Postmenopausal defined as no menses for at least 12 months or bilateral oophorectomy. In unclear cases, (e.g. 50 year old who has had hysterectomy) chemical confirmation of postmenopausal status may be confirmed with follicle stimulating hormone (FSH) greater than 35 U/L.
Elevated risk for developing invasive breast cancer by virtue of one of the following criteria:
Gail Model risk of greater than or equal to 1.7% over 5 years from study entry. (This is the same minimum level of risk required for a subject to be eligible for the recently completed NSABP-P1 tamoxifen breast cancer prevention trial).
Lobular neoplasia.
Atypical ductal hyperplasia.
DCIS (ductal carcinoma in situ) that has been previously treated with mastectomy or lumpectomy and radiation, +/- tamoxifen.
Deleterious mutations in BRCA1 or 2 OR A priori risk assessment of 20% chance or greater of carrying BRCA1/2 gene mutation. The BRCAPRO and Couch model will both be used to asses this risk. If a woman has a 20% risk of carrying a BRCA1/2 mutation by either model, she will meet eligibility criteria.
Prior stage I or II breast cancer at least 2 years out from treatment for invasive disease and no prior use of aromatase inhibitors.
Subjects should be willing to abstain from use of hormonal therapies (e.g. tamoxifen, hormone replacement therapy, oral contraceptive pills, hormone-containing intrauterine devices (IUDs). E-string is acceptable). Venlafaxine will be offered as supportive care for women with menopausal symptoms.
Eastern Cooperative Oncology Group (ECOG) performance status 0-1.
Subject has been counseled regarding her options and has signed the informed consent document.
Baseline dual-emission x-ray absorptiometry (DEXA) scan with bone mineral density (BMD) T-score greater than or equal to 2.5 at antero posterior (AP) spine.
Hemoglobin greater than or equal to 11 g/dl.
Creatinine less than 1.5 times the upper limits of normal.
Alanine aminotransferase (ALT) or aspartate aminotransferase (AST) less than 2.5 times upper limit of normal.
No investigational agent for the past 30 days.
If history of cancer (other than squamous or basal cell skin cancers), subject must have no evidence of disease at time of enrollment AND no history of cancer directed treatment in the 2 years preceding enrollment.
EXCLUSION CRITERIA:
Current or recent chronic use (within 3 months) of hormonal medications, e.g. oral contraceptive pills, hormone replacement therapy, tamoxifen, raloxifene, IUD with progestins or corticosteroids. (Subjects on chronic topical or inhaled steroids will be eligible for the study.) Current use of phenytoin, carbamazepine, rifampin due to increased estrogen metabolism.
History of clotting or bleeding disorder.

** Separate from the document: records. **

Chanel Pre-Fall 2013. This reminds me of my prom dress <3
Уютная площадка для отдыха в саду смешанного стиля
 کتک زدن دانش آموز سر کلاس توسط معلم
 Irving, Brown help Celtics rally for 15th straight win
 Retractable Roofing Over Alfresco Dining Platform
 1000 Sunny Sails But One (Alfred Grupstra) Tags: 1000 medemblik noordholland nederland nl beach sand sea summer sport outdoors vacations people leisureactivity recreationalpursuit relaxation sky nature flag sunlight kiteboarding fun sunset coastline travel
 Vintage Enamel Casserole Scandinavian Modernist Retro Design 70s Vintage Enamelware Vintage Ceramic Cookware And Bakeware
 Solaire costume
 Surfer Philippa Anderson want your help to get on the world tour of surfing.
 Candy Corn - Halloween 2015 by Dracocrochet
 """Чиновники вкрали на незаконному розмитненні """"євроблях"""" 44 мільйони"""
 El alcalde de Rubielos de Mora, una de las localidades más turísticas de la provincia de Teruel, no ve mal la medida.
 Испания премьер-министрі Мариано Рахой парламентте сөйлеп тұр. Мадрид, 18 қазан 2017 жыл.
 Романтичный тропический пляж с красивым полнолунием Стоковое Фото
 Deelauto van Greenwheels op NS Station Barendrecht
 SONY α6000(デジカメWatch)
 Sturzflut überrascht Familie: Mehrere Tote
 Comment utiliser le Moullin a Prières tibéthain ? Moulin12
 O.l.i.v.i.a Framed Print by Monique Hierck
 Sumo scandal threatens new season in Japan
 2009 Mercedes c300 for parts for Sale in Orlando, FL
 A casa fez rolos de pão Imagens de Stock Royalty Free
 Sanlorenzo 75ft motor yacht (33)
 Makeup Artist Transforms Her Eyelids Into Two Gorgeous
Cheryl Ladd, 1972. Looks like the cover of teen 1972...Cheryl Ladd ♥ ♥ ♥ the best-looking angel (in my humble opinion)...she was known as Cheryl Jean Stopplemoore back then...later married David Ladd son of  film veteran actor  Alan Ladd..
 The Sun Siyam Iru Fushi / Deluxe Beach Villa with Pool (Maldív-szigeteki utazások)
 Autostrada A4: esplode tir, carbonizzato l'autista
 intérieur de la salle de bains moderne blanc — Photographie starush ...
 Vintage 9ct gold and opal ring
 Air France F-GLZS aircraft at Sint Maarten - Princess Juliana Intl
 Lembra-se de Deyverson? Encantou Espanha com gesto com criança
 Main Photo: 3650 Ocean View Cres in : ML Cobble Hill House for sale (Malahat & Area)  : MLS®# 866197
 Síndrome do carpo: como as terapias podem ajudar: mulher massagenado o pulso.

History of allergic reactions attributed to compounds of similar chemical or biologic composition to exemestane (e.g. anastrozole, letrozole, formestane).
Uncontrolled intercurrent illness including, but not limited to, ongoing or active infection, symptomatic congestive heart failure, unstable angina pectoris, cardiac arrhythmia, or psychiatric illness/social situations that would limit compliance with study requirements.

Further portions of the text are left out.